Living in a single-room apartment in a large rooming house, Rose Hudd, a sixty-year-old woman, dotes on her taciturn husband, Bert. She talks about her wish to avoid the cold and dark outside. When Bert leaves to drive his van for work, a young couple arrives hoping to speak to the landlord about a room for rent. Rose is concerned to learn from the couple that a man in the unlit basement told them her room was going vacant. Rose talks with the landlord, who explains that a man has been waiting all weekend in the basement to speak with her. The man, who is blind and Black, comes to the room and tells Rose that her father says it is time to come home. Rose initially rejects his message, but soon she touches the man's face and head as though she is blind herself. Bert comes home and attacks the man, who lies inert after Bert kicks his head against the stove. The play ends with Rose realizing she can no longer see.
Exploring themes of alienation, communication breakdown, and uncertainty, The Room juxtaposes the mundanity of social graces with a growing sense of fear and bewilderment. Some critics refer to this combination of elements—also present in other Pinter plays written around the same time—as a "comedy of menace." Left open to interpretation, The Room makes associations between the blind visitor and the Grim Reaper, suggesting he may be there to bring Rose into the afterlife; in going blind herself, Rose may be taking the man's place as an emissary from the underworld.

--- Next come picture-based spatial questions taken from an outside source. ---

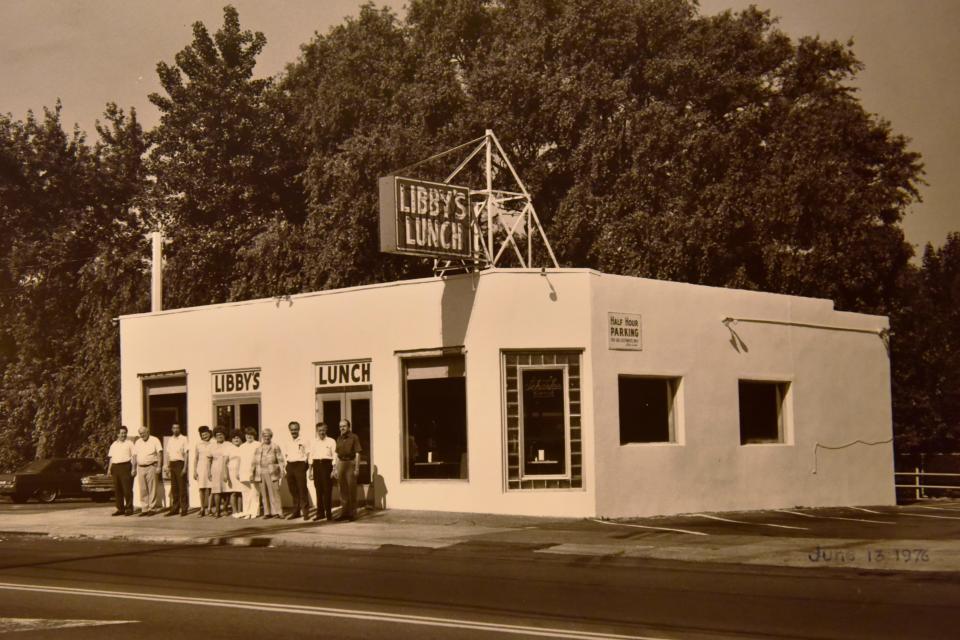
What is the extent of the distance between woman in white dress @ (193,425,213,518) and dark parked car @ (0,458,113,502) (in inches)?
439

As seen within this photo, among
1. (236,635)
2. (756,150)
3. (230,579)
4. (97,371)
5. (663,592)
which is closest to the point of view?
(236,635)

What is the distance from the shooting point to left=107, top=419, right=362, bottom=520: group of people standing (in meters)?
20.9

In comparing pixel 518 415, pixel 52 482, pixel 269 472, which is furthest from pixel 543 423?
pixel 52 482

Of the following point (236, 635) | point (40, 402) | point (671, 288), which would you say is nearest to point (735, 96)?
point (671, 288)

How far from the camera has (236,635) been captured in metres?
9.17

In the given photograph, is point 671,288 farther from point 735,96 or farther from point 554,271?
point 735,96

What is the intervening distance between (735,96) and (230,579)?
28.7 meters

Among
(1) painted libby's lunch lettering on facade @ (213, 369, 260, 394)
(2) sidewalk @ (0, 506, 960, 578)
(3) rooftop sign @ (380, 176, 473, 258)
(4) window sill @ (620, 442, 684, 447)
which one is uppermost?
(3) rooftop sign @ (380, 176, 473, 258)

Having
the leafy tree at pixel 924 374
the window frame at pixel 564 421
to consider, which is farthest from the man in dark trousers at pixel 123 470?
the leafy tree at pixel 924 374

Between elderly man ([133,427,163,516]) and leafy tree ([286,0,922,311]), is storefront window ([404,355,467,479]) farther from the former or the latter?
leafy tree ([286,0,922,311])

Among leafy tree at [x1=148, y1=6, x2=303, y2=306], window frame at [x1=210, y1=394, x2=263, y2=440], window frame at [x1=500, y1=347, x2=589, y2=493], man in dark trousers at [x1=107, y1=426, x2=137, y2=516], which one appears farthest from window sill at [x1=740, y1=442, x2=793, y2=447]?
leafy tree at [x1=148, y1=6, x2=303, y2=306]

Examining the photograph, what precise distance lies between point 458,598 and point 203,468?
42.3 ft

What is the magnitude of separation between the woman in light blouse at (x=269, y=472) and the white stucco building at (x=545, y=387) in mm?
1646

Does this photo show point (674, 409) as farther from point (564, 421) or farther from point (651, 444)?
point (564, 421)
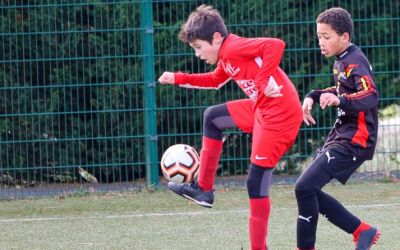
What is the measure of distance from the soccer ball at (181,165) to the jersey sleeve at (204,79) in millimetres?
565

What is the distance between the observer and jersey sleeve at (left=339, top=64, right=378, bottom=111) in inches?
240

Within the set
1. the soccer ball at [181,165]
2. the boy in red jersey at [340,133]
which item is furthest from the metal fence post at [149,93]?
the boy in red jersey at [340,133]

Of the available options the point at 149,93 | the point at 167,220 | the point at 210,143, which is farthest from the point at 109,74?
the point at 210,143

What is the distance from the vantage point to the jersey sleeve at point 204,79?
273 inches

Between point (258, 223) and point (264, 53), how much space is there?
1069mm

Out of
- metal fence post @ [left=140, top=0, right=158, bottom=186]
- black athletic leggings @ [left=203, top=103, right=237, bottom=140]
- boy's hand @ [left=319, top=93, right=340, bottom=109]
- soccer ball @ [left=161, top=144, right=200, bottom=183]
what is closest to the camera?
boy's hand @ [left=319, top=93, right=340, bottom=109]

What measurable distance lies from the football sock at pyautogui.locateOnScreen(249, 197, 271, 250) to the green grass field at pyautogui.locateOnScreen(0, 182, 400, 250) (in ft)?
1.73

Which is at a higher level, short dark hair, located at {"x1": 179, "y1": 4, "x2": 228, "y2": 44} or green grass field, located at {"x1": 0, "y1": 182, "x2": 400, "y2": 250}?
short dark hair, located at {"x1": 179, "y1": 4, "x2": 228, "y2": 44}

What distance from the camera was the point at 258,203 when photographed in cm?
642

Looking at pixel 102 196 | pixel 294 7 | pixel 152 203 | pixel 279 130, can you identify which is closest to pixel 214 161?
pixel 279 130

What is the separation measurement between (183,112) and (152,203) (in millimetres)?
1486

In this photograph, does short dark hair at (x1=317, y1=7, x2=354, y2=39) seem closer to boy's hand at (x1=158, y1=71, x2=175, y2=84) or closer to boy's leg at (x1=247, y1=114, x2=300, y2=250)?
boy's leg at (x1=247, y1=114, x2=300, y2=250)

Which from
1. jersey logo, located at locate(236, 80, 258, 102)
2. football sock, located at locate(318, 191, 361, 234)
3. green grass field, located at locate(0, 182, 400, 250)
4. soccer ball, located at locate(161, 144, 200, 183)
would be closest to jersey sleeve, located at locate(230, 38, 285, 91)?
jersey logo, located at locate(236, 80, 258, 102)

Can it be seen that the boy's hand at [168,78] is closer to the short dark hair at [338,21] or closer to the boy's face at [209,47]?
the boy's face at [209,47]
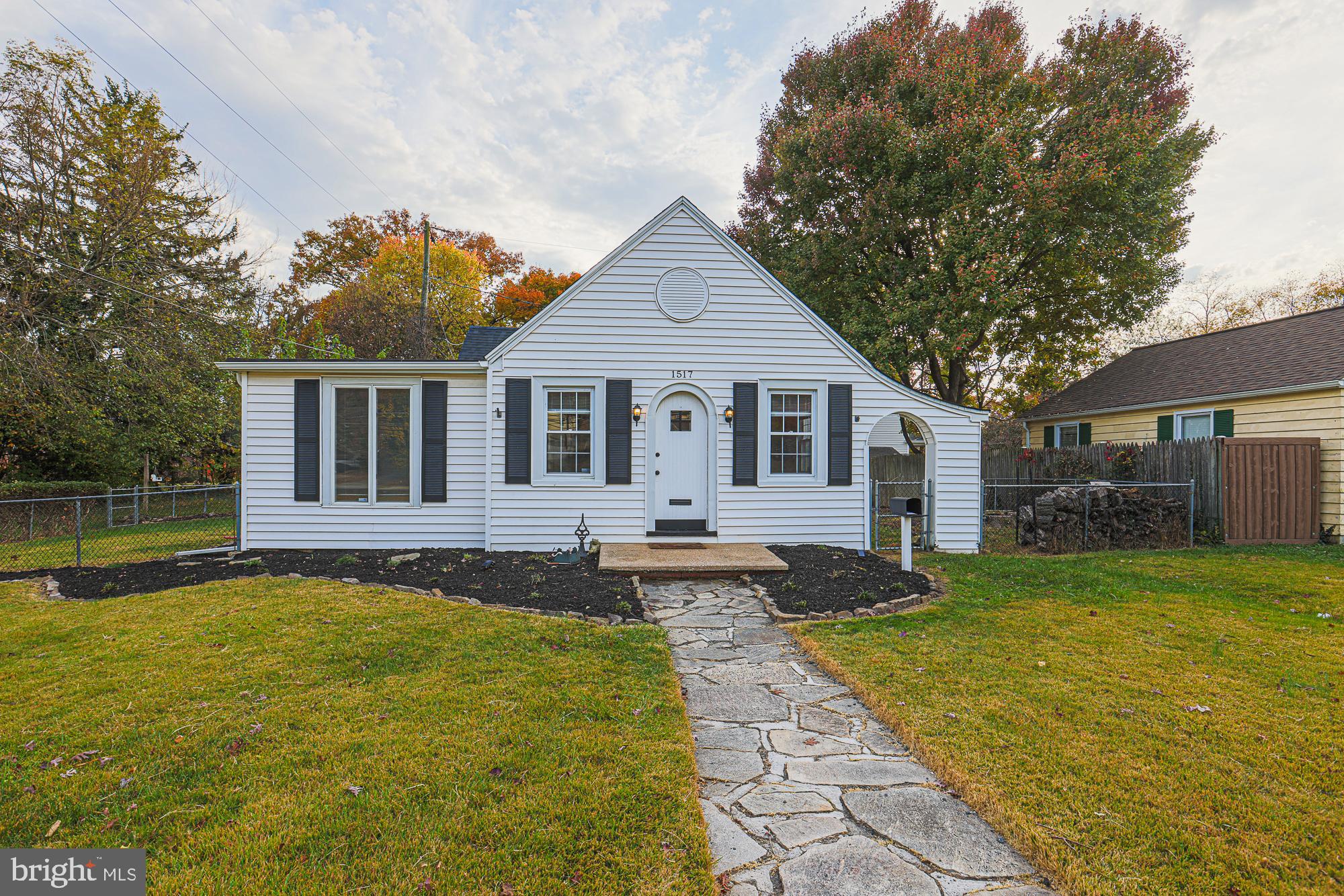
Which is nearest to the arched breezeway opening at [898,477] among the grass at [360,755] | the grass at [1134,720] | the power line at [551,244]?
the grass at [1134,720]

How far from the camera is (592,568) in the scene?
6.85 metres

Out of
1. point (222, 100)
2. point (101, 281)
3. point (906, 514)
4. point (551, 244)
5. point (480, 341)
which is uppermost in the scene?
point (551, 244)

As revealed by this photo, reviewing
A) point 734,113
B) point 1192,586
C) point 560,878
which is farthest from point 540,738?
point 734,113

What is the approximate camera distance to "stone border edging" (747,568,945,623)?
526 cm

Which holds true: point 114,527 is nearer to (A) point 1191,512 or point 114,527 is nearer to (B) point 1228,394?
(A) point 1191,512

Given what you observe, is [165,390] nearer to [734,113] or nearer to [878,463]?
[734,113]

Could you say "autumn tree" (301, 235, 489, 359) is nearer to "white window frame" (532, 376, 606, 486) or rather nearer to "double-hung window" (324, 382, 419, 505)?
"double-hung window" (324, 382, 419, 505)

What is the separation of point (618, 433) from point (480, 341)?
4.01m

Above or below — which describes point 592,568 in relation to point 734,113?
below

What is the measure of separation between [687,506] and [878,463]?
10.6 m

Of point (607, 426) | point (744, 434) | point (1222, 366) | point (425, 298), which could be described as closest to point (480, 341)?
point (607, 426)

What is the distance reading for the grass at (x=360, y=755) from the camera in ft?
6.68

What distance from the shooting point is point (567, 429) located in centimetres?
829

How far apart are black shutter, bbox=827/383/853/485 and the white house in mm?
26
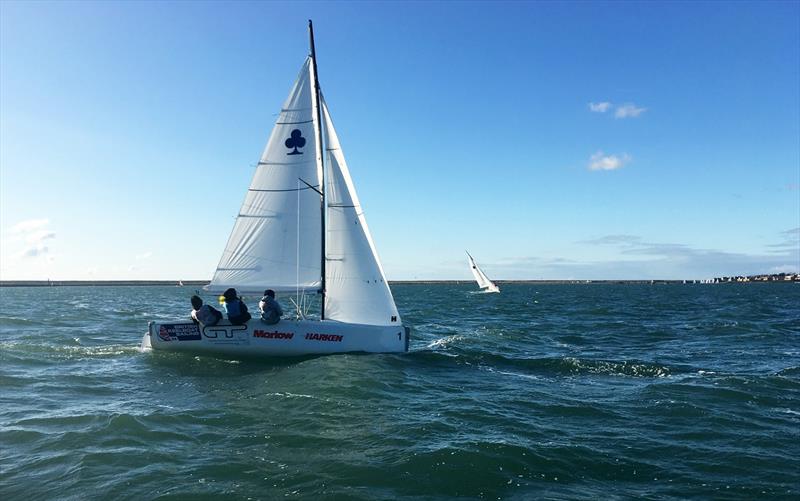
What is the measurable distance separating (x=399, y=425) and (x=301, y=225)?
918 centimetres

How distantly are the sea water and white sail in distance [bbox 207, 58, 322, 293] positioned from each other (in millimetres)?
2793

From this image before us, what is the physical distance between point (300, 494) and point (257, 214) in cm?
1181

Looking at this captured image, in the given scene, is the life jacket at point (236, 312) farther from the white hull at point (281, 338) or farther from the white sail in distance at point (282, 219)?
the white sail in distance at point (282, 219)

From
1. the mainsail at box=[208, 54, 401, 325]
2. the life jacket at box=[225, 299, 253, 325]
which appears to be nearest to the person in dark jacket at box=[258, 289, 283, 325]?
the life jacket at box=[225, 299, 253, 325]

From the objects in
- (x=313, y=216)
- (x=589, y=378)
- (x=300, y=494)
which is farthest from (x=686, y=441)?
(x=313, y=216)

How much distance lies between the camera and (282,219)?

According to the legend surrounding the composition of The Room, Pinter wrote the play over several days in 1957 at the request of his friend Henry Woolf, who played the landlord, Mr. Kidd, in the first amateur stagings in 1957 and 1958. A Pinter-directed production was professionally staged in 1960 as part of a double bill with The Dumb Waiter. In 1987, Robert Altman directed TV-movie adaptations of The Room and The Dumb Waiter as halves of a two-part special called Basements.